Source extract
---
Tool Box
Issue No. 48 - August/September 2009
Use the marketing mix to the max
by Rex Buckingham
Neil H. Borden popularised the term ‘marketing mix’in a landmark 1964 paper. The ingredients in Borden’s marketing mix included product planning, pricing, branding, distribution channels, personal selling, advertising, promotions, packaging, display, servicing, physical handling, and fact finding and analysis.
It was E. Jerome McCarthy who later grouped these ingredients into the four categories now known as the ƊPs’ of marketing: Product, Price, Place (distribution) and Promotion.
What a shame this limited vision was so truncated! The concept of only 4Ps misses the important and unavoidable ‘P’ of Position: where to distribute, what channel to distribute through, what actual product
to produce, what price to charge. How does an ‘product matrix’ get developed without going through the important considerations of price, quality, size, value, etc?
A product matrix is a structure for analysing product information by comparing characteristics such as color, size, material, quality, price, distribution, or any combination therein with the view of identifying opportunity or threat. When the original ‘4P’s are considered alone, the majority of effort is about price and product innovation.
---
Given instruction A
Extract the passage of the marketing mix article that begins at the words "A product matrix" and stops after the words "and product innovation.".
The marketing mix article and the listing that follows it come from unrelated sources.
---
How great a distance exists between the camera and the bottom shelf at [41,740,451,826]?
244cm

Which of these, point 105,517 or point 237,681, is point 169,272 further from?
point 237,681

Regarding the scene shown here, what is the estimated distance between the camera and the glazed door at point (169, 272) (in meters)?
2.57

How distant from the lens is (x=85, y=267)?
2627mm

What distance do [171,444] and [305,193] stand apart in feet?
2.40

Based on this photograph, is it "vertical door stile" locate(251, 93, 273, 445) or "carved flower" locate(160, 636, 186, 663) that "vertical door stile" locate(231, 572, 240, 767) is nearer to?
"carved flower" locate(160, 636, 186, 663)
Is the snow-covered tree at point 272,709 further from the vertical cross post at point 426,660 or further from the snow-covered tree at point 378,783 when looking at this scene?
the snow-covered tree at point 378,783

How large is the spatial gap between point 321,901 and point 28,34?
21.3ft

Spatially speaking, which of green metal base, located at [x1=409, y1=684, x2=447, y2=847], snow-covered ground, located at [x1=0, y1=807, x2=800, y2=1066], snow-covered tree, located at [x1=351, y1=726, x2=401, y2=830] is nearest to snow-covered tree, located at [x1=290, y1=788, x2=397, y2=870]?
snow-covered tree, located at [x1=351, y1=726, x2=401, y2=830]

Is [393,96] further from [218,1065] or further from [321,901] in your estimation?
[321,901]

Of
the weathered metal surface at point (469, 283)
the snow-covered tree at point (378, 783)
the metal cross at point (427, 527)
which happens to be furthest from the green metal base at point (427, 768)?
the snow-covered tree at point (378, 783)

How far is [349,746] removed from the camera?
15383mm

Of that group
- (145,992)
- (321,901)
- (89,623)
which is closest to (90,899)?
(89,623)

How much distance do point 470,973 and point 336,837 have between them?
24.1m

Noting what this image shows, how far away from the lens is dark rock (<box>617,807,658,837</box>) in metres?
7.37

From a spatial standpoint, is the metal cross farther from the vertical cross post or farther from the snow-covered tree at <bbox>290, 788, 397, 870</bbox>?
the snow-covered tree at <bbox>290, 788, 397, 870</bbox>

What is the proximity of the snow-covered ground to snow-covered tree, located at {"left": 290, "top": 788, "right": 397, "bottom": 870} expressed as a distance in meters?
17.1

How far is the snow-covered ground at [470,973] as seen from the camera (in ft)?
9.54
---
Given instruction B
Copy the listing word for word, beginning at the line that has "Is the snow-covered tree" and stopping after the final line of the listing.

Exercise solution A
A product matrix is a structure for analysing product information by comparing characteristics such as color, size, material, quality, price, distribution, or any combination therein with the view of identifying opportunity or threat. When the original ‘4P’s are considered alone, the majority of effort is about price and product innovation.

Exercise solution B
Is the snow-covered tree at point 272,709 further from the vertical cross post at point 426,660 or further from the snow-covered tree at point 378,783 when looking at this scene?
the snow-covered tree at point 378,783

How large is the spatial gap between point 321,901 and point 28,34?
21.3ft

Spatially speaking, which of green metal base, located at [x1=409, y1=684, x2=447, y2=847], snow-covered ground, located at [x1=0, y1=807, x2=800, y2=1066], snow-covered tree, located at [x1=351, y1=726, x2=401, y2=830] is nearest to snow-covered tree, located at [x1=290, y1=788, x2=397, y2=870]?
snow-covered tree, located at [x1=351, y1=726, x2=401, y2=830]

Is [393,96] further from [218,1065] or further from [321,901] in your estimation?
[321,901]

Of
the weathered metal surface at point (469, 283)
the snow-covered tree at point (378, 783)
the metal cross at point (427, 527)
which happens to be furthest from the green metal base at point (427, 768)?
the snow-covered tree at point (378, 783)

How far is [349,746] removed from the camera?
15383mm

Of that group
- (145,992)
- (321,901)
- (89,623)
which is closest to (90,899)?
(89,623)

How much distance do point 470,973 and point 336,837 have between them?
24.1m

Noting what this image shows, how far away from the lens is dark rock (<box>617,807,658,837</box>) in metres?
7.37

From a spatial standpoint, is the metal cross farther from the vertical cross post or farther from the snow-covered tree at <bbox>290, 788, 397, 870</bbox>?
the snow-covered tree at <bbox>290, 788, 397, 870</bbox>

What is the proximity of the snow-covered ground to snow-covered tree, located at {"left": 290, "top": 788, "right": 397, "bottom": 870} expressed as a distance in meters?
17.1

How far is the snow-covered ground at [470,973] as seen from the camera (in ft)?
9.54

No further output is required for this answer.